■ **Task**:
Rewrite the records from the line containing "Which from (382,39), (339,98)" through the end of the records as a Markdown table with the columns Row and Line, leaving out blank lines.
— start of Dataset —
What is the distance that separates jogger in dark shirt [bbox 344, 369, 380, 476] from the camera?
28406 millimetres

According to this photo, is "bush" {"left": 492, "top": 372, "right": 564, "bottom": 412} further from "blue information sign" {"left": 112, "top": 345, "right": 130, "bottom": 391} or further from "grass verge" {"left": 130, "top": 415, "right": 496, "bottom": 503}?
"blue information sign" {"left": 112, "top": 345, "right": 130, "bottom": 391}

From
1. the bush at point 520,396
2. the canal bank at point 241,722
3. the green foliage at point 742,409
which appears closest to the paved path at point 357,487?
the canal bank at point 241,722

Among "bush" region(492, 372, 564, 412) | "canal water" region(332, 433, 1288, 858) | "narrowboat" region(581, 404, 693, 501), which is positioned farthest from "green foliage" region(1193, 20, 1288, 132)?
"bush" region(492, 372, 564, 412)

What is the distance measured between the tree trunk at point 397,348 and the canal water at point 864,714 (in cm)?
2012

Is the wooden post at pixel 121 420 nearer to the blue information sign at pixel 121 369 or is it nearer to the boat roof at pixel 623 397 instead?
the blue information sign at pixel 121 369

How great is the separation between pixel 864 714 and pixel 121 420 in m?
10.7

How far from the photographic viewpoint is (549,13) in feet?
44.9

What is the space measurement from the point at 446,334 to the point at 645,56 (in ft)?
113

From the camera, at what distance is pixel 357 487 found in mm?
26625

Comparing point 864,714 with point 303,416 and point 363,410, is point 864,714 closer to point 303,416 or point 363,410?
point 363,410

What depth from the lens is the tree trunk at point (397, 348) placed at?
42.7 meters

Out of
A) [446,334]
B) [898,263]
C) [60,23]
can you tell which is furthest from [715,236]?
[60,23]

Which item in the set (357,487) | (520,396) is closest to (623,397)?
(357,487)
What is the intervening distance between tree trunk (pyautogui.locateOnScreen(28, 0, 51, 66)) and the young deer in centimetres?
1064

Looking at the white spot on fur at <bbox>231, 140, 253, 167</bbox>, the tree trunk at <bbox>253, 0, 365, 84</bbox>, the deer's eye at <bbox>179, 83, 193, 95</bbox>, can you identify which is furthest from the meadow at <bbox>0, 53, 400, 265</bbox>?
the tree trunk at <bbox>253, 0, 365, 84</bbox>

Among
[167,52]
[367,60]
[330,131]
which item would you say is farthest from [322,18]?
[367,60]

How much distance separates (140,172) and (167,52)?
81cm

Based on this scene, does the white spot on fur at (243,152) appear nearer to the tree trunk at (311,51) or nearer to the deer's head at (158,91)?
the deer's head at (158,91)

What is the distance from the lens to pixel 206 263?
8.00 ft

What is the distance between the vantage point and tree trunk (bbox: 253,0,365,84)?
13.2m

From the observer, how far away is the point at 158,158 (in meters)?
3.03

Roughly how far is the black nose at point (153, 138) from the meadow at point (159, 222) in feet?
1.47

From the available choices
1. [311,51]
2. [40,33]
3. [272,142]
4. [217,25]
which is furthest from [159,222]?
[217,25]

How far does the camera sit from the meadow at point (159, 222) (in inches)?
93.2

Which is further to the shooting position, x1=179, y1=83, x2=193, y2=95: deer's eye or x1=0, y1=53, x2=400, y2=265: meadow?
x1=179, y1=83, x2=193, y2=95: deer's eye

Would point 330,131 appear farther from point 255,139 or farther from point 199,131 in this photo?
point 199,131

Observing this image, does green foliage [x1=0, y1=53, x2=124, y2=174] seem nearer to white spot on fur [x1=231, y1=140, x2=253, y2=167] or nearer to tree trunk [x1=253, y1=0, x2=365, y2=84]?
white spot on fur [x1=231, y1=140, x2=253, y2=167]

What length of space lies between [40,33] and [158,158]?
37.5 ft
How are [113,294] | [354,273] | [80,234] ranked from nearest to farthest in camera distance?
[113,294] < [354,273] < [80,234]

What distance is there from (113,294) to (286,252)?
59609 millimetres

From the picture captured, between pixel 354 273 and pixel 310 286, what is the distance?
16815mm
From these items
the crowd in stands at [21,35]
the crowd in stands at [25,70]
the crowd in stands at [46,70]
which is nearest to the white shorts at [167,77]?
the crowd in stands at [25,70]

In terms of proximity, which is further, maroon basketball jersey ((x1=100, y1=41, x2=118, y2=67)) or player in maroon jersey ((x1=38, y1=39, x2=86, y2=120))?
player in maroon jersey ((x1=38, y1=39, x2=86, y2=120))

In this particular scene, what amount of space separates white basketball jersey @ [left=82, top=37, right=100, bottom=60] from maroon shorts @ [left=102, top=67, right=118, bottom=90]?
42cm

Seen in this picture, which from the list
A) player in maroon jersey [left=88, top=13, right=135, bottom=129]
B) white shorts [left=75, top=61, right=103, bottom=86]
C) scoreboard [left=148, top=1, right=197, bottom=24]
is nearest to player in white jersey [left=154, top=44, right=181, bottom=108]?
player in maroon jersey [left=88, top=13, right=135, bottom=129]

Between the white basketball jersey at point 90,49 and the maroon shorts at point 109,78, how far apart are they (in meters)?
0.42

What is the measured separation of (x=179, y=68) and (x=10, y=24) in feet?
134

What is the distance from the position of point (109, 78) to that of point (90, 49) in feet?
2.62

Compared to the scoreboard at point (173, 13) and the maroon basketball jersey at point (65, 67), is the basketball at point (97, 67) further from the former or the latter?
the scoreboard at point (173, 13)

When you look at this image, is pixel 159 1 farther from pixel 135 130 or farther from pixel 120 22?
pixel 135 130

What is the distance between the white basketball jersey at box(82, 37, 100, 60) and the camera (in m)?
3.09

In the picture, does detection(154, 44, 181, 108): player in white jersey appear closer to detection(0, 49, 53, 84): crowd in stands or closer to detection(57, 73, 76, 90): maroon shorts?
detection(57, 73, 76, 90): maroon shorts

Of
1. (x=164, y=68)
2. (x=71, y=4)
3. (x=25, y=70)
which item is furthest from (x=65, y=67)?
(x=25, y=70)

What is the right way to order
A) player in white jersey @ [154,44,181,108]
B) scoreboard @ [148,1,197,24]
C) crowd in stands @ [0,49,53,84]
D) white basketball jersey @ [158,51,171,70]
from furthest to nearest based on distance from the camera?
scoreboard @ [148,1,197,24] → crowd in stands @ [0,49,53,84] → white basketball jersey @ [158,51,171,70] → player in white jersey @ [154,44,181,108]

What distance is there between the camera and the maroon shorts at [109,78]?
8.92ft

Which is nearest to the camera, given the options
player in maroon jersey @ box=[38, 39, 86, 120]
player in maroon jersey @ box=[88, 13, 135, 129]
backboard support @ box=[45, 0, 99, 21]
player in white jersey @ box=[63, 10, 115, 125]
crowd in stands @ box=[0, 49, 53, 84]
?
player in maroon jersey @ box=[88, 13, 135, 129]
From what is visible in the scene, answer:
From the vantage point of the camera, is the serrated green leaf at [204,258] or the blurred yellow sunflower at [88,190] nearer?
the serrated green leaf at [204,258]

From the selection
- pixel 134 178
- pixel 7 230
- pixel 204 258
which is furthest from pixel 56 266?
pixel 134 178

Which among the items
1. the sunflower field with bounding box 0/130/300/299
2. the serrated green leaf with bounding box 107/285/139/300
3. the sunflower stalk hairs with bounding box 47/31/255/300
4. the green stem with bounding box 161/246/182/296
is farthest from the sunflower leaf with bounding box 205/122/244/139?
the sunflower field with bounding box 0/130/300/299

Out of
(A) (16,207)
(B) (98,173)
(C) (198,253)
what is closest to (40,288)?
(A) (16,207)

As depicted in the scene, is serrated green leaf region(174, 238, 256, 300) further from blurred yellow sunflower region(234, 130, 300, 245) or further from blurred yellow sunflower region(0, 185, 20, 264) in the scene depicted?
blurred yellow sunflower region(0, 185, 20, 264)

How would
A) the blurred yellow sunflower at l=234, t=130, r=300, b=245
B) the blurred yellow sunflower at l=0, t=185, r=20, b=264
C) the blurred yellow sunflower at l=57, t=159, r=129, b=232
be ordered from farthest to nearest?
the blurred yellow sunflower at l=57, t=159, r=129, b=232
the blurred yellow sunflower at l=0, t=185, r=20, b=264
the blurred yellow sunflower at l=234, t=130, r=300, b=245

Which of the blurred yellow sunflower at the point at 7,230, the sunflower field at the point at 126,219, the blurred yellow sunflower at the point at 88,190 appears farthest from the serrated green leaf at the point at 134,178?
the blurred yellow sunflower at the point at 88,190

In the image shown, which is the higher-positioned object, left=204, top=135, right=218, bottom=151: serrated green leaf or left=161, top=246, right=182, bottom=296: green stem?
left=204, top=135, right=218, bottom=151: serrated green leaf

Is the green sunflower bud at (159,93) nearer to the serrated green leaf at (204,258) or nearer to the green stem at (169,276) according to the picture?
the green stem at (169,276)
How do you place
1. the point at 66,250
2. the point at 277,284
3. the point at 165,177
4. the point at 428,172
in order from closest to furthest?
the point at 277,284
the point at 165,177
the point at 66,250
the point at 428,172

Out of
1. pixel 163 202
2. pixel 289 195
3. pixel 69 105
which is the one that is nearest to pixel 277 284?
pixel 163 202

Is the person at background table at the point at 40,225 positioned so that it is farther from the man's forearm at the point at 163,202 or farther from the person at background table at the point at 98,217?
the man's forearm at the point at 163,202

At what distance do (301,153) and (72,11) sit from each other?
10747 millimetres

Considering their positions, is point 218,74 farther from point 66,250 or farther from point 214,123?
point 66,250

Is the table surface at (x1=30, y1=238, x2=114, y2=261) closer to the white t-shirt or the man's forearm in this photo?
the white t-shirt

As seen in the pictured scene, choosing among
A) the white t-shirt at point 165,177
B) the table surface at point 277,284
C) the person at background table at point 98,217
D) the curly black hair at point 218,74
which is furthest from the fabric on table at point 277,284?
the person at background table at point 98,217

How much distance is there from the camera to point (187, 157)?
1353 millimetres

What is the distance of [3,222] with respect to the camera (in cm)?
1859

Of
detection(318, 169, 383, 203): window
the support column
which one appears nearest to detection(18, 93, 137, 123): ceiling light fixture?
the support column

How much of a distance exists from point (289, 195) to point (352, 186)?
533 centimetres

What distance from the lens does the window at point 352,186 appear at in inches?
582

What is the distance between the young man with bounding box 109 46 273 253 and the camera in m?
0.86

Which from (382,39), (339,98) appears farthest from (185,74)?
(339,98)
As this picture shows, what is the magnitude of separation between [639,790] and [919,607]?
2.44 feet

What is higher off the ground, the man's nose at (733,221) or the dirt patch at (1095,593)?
— end of Dataset —
■ **Finished exercise**:
| Row | Line |
|---|---|
| 1 | Which from (382,39), (339,98) appears farthest from (185,74)? |
| 2 | (339,98) |
| 3 | As this picture shows, what is the magnitude of separation between [639,790] and [919,607]? |
| 4 | 2.44 feet |
| 5 | What is higher off the ground, the man's nose at (733,221) or the dirt patch at (1095,593)? |